■ Records provided

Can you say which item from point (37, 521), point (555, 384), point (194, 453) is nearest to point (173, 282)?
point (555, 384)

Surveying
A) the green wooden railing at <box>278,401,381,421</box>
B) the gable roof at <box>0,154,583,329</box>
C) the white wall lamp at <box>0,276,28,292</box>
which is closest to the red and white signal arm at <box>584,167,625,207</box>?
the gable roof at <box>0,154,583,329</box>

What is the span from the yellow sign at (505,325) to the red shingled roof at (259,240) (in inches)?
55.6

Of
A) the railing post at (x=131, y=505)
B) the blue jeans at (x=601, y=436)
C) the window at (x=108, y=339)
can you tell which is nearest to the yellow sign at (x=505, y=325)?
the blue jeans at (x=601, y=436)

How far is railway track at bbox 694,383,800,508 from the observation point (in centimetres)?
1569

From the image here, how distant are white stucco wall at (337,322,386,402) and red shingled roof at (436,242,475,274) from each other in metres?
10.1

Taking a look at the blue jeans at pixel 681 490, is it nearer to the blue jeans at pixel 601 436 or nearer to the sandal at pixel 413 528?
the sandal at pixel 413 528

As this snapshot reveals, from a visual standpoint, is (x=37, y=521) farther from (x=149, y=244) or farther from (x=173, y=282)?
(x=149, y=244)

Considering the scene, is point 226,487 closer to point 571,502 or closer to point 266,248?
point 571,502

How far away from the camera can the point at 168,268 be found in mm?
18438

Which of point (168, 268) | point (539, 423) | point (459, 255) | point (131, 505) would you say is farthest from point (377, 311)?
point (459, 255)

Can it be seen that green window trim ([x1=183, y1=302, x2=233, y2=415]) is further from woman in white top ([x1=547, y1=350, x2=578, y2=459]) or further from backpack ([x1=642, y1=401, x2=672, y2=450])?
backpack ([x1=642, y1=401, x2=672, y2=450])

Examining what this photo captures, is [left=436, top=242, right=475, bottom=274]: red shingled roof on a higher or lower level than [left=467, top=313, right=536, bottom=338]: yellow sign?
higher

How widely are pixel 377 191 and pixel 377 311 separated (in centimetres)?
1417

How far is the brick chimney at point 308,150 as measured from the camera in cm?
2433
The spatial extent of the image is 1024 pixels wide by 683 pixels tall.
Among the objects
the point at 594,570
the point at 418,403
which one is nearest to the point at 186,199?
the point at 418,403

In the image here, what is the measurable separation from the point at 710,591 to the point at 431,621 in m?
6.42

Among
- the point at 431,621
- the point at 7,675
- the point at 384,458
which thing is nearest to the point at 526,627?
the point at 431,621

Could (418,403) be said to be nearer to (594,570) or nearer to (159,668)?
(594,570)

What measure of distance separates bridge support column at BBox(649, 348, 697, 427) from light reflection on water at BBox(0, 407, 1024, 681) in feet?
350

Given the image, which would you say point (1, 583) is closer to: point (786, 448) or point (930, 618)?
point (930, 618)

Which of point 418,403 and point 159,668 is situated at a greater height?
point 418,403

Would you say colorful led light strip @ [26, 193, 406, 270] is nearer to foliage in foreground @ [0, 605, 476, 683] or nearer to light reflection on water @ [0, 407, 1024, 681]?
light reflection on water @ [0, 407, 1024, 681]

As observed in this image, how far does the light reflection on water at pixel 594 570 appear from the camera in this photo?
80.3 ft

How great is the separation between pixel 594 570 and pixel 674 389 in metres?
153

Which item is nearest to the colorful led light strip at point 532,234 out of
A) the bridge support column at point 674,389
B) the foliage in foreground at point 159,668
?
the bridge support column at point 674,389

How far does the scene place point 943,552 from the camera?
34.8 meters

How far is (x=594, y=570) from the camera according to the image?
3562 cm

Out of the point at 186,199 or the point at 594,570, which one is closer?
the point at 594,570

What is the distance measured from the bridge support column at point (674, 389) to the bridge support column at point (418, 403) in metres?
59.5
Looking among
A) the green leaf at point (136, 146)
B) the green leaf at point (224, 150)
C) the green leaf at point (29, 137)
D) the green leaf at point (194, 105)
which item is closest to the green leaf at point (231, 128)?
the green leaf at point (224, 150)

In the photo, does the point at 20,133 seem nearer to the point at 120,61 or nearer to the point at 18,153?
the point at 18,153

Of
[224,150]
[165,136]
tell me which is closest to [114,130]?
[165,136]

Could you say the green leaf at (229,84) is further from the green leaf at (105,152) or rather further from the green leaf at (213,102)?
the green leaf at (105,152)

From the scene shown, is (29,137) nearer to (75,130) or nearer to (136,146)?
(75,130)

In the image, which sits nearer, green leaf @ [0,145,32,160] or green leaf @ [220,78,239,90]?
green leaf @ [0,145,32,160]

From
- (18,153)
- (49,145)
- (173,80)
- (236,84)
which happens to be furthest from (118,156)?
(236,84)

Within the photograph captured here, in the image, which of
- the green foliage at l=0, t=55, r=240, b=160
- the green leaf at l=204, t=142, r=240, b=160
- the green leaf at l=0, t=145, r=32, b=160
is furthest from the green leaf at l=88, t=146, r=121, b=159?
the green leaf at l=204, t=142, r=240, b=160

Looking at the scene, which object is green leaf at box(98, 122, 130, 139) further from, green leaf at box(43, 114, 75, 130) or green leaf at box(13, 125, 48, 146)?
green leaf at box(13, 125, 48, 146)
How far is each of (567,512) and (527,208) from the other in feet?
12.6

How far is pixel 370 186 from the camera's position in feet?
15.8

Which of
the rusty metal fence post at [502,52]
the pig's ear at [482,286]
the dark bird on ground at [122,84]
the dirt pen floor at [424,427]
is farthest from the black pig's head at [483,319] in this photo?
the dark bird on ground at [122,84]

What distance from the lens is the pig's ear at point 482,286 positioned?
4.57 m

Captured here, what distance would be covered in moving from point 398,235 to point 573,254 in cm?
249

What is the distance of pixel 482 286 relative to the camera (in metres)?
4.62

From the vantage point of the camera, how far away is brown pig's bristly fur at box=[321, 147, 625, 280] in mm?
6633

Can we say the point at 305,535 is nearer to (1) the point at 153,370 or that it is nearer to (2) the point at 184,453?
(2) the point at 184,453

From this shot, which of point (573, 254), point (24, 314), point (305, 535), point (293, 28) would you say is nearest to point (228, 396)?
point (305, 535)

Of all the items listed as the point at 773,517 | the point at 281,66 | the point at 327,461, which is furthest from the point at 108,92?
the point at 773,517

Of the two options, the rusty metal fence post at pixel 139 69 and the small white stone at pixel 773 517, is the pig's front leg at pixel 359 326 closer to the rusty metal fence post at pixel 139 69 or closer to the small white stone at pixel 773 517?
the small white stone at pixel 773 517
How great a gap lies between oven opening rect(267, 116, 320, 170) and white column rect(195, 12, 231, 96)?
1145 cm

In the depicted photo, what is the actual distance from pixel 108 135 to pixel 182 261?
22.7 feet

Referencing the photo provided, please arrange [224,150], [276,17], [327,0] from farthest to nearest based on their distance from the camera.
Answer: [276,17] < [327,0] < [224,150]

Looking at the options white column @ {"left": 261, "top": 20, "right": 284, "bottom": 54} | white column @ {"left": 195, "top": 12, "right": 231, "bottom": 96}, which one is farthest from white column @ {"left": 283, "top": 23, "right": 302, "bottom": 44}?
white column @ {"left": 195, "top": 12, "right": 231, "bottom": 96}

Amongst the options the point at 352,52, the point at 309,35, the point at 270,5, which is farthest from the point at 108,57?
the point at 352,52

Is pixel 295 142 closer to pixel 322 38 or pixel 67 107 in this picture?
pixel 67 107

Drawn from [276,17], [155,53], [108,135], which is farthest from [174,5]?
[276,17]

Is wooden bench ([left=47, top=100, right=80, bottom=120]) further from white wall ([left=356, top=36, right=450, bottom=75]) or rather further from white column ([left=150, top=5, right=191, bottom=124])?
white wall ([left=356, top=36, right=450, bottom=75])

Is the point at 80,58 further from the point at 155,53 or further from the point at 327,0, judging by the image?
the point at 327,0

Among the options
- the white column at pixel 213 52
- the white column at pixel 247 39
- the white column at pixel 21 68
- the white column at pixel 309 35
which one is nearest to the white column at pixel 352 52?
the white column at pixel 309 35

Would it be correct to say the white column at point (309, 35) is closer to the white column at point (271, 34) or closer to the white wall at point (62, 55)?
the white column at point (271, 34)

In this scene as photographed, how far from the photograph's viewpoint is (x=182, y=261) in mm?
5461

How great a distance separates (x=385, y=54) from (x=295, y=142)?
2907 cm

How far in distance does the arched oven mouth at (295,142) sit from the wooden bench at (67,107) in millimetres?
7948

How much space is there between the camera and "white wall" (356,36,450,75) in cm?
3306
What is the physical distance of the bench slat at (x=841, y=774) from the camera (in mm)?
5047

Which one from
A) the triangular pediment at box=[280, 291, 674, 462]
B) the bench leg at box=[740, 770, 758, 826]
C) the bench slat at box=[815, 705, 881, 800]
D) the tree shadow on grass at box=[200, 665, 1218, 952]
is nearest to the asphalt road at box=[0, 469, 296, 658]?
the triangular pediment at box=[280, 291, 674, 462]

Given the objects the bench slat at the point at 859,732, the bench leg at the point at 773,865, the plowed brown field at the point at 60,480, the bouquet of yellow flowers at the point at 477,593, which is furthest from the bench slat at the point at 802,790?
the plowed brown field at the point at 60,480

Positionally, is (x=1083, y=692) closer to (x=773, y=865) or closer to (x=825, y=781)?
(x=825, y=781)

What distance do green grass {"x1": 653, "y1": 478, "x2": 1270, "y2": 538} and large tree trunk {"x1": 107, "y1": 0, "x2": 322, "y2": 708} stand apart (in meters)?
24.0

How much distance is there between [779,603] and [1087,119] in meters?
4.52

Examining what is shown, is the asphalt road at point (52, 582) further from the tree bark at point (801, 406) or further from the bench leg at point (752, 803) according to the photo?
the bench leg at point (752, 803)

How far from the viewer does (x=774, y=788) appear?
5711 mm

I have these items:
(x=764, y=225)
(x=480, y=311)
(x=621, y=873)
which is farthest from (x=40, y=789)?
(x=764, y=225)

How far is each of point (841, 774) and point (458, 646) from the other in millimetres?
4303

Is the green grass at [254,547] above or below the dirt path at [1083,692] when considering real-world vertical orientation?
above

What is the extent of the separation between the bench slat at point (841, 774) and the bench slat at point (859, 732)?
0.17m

■ Task details
Beginning with the line that contains "How much distance", quote each line exactly through the last line of the entries above, and nothing beyond them.

■ Final result
How much distance is there between [779,603] and [1087,119] in meters?
4.52

Examining what is shown, is the asphalt road at point (52, 582) further from the tree bark at point (801, 406) or further from the bench leg at point (752, 803) according to the photo?
the bench leg at point (752, 803)

How far from the viewer does (x=774, y=788) appear?
5711 mm

I have these items:
(x=764, y=225)
(x=480, y=311)
(x=621, y=873)
which is farthest from (x=40, y=789)?
(x=764, y=225)

How far is each of point (841, 774) and point (458, 646) from the other in millimetres?
4303

Is the green grass at [254,547] above or below the dirt path at [1083,692] when considering real-world vertical orientation?
above

What is the extent of the separation between the bench slat at point (841, 774) and the bench slat at point (859, 732)?
0.17m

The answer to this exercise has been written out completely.